Their wedding anniversary was coming up in a couple of months, and since the day they married, he'd gone through the same daily ritual. Every night before he went to bed, he'd set his alarm, place a small chocolate on her pillow, and get the old-fashioned teas-maid machine ready so that the tea would be freshly brewed for the minute they wake up. It'd been exactly the same for more than forty years.

Last night, he'd set the alarm, prepared the tea, and left the chocolate. This morning, his alarm never even had a chance. He was awake a full hour before it was due to go off, woken by a crushing pain in his chest and a desperate inability to catch his breath. When we arrived, he was blue. His face was blue. His hands were blue. His oxygen levels 40% lower than they should have been. His breathing laboured, hardly moving any air at all. He was fighting to stay alive.
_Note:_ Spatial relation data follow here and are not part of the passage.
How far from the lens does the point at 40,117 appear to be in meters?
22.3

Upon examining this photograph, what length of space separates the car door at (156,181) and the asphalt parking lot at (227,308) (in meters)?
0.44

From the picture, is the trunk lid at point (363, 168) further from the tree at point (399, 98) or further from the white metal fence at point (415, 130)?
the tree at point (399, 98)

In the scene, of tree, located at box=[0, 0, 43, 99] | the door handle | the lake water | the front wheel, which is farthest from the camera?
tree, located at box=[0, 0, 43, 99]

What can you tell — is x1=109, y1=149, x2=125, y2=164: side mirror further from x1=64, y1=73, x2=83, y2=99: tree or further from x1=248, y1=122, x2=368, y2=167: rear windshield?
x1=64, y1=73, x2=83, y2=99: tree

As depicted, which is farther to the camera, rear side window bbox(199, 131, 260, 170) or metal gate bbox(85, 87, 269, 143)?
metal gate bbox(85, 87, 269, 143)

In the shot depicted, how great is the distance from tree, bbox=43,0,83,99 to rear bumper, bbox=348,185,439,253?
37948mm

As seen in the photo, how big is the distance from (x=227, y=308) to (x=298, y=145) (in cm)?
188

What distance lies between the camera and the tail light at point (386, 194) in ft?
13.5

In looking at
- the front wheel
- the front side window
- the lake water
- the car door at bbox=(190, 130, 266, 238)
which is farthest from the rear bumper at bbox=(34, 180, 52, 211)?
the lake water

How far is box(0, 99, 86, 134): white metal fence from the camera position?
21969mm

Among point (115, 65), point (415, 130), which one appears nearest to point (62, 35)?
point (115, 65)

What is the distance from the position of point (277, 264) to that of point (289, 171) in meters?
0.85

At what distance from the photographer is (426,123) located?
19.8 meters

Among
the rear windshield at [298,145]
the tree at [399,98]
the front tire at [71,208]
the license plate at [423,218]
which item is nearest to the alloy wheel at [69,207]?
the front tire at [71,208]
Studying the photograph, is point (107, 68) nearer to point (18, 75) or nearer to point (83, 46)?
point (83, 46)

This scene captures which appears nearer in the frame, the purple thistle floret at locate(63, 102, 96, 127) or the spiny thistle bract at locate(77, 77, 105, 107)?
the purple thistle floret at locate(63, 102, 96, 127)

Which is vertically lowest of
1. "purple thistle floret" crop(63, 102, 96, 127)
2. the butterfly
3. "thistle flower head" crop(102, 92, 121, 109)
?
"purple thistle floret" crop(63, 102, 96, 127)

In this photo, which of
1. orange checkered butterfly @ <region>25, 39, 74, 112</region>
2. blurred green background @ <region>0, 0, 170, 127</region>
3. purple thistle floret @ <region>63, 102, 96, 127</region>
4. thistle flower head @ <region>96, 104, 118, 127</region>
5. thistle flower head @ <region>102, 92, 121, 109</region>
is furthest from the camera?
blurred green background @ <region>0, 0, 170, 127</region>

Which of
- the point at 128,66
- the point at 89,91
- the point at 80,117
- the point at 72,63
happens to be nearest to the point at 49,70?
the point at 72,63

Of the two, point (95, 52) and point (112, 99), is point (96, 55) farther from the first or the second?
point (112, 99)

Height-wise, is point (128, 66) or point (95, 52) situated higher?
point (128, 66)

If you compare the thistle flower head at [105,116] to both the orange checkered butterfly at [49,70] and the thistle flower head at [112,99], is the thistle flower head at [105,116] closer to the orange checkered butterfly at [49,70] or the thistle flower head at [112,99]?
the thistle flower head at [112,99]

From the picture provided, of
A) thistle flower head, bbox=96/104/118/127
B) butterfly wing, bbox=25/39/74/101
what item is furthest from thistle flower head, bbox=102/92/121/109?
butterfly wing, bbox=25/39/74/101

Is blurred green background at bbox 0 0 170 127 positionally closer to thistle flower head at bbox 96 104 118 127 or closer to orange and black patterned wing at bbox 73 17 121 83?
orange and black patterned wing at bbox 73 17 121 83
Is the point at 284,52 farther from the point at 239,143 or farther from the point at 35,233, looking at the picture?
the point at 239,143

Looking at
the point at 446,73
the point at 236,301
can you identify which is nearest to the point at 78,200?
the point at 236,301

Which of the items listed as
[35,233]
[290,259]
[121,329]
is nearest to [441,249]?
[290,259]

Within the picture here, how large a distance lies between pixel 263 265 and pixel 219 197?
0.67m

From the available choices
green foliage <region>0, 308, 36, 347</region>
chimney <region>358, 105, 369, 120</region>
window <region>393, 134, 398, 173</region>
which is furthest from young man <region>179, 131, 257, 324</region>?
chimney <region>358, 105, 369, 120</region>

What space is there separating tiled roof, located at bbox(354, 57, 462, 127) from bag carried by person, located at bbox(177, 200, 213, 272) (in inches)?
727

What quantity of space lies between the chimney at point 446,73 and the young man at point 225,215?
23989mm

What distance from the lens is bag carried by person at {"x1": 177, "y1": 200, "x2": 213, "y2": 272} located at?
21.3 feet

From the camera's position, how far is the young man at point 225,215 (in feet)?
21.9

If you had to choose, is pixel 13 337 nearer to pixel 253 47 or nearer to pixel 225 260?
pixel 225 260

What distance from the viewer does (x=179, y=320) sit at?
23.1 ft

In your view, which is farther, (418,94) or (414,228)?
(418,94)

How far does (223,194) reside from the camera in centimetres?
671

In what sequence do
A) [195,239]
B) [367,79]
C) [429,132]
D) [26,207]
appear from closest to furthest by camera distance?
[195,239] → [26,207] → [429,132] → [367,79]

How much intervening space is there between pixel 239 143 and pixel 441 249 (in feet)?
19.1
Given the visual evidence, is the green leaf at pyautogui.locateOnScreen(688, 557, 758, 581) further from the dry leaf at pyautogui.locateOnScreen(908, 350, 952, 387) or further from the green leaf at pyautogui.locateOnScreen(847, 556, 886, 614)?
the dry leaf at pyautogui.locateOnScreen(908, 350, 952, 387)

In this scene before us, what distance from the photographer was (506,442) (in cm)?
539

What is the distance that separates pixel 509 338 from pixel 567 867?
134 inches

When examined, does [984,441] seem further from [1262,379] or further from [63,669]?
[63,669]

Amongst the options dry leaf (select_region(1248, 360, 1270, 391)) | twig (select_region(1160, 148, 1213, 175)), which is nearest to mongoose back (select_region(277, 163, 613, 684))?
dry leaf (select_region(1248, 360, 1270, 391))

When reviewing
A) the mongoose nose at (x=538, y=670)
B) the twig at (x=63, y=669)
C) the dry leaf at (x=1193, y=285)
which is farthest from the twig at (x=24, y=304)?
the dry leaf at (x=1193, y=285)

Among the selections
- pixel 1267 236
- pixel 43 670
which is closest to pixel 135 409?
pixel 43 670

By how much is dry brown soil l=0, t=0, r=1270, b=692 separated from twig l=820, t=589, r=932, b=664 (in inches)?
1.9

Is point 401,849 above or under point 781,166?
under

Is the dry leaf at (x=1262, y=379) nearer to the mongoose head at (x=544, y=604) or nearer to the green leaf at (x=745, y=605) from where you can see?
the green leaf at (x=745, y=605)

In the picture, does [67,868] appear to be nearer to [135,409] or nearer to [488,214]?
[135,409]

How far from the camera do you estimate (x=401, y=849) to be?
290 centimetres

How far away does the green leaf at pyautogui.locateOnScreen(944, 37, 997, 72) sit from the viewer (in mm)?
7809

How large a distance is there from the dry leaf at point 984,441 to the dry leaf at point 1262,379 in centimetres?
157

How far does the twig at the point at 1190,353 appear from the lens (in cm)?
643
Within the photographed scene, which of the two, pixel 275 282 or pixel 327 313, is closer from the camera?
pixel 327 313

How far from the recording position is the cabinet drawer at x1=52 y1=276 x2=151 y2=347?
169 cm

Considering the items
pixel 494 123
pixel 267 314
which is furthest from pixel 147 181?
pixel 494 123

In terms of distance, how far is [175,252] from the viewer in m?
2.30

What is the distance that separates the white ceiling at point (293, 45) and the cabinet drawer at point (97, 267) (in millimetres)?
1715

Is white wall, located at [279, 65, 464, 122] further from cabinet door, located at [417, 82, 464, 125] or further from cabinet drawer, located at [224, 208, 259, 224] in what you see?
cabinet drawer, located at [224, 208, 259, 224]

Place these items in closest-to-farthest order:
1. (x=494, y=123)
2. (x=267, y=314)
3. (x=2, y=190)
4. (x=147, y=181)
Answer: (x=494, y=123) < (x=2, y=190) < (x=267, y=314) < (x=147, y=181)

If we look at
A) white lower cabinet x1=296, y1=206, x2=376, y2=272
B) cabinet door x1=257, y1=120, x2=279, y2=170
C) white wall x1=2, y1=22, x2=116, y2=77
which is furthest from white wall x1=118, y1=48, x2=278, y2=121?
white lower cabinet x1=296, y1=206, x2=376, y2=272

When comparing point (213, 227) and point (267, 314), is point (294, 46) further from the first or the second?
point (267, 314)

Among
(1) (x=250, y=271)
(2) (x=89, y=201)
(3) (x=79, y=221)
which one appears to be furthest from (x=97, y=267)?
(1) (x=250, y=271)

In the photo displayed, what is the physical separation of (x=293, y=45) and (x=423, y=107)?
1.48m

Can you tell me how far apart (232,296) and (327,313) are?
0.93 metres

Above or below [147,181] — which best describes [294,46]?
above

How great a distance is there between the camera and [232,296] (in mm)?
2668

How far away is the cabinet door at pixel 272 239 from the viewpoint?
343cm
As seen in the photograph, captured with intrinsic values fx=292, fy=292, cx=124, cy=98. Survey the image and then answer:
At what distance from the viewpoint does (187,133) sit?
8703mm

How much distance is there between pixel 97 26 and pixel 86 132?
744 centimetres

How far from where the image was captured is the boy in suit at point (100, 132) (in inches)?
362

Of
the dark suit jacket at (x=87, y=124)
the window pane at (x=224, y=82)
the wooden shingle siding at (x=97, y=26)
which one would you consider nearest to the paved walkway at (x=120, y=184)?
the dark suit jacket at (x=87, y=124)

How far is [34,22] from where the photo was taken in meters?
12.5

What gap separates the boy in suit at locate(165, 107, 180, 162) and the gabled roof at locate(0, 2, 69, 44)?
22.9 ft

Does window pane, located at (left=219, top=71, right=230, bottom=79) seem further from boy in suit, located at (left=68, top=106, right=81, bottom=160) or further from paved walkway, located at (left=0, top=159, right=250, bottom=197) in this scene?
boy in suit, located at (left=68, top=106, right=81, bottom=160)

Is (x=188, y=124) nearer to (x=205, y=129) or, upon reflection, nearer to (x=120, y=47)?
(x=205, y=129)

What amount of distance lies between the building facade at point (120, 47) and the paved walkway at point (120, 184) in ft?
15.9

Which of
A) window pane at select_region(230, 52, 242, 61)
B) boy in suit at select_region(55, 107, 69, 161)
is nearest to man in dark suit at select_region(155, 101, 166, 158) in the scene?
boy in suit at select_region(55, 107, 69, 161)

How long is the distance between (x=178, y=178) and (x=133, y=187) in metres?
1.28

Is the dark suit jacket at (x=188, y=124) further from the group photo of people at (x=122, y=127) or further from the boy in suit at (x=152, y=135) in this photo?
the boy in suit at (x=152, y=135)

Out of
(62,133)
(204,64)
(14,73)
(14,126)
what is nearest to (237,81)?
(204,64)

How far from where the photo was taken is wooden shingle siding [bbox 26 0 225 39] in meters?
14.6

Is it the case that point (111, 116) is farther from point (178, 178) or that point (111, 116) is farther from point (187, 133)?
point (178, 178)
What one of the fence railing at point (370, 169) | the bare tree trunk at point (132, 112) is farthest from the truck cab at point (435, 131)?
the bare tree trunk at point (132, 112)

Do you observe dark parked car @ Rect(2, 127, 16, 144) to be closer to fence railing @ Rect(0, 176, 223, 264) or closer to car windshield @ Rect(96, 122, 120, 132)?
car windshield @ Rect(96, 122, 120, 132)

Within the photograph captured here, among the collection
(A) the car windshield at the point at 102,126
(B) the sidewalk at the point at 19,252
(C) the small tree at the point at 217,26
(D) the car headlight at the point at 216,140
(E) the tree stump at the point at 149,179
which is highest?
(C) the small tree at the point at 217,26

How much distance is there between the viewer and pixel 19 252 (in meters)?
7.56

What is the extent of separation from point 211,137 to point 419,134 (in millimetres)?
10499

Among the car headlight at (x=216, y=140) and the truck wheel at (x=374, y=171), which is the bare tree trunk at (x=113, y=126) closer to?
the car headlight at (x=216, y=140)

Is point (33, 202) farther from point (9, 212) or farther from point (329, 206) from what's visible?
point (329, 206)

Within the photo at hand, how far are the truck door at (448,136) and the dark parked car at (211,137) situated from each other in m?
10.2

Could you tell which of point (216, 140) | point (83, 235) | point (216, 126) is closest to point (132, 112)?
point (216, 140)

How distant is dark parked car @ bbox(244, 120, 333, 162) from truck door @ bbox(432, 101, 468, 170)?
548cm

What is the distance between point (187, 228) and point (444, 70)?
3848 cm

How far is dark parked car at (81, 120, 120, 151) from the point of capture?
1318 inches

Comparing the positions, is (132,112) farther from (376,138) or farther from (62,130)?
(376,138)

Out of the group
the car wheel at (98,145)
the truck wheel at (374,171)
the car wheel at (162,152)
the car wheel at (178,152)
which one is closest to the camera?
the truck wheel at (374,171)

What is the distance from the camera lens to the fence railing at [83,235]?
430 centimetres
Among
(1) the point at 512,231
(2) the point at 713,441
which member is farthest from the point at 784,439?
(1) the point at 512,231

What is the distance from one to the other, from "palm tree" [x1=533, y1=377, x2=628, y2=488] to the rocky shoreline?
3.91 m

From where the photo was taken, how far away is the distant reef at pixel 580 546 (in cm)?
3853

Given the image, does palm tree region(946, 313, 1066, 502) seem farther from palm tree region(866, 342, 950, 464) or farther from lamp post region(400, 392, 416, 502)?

She stood there, helpless, terrified, lost. Silently sobbing and wiping away the tears that were flooding her cheeks. We rushed around treating him, willing the oxygen into his body faster than the cylinder could push it in. IV lines were inserted, drugs administered, chairs brought up to the third floor apartment. Everything seemed to her to be happening in a blur. We were hurrying out the flat, when she stopped to take one last look at the room.

She walked back in, stood by his side of the bed, and shedding another tear, turned off the teas-maid.

2 comments:

Fee said...

Oh god, I remember teas-maid machines. My granny set hers up faithfully, every night, for her early morning cuppa. She set it to start really early, so the tea had "time to stand". You could have tarred the roads with that tea!

I hope the old gent made it back home.

slmiller72 said...

Teas - maid machines. A blast from the past.

My parents had one - bloomin noisy thing too..

Do you know what happened to the patient?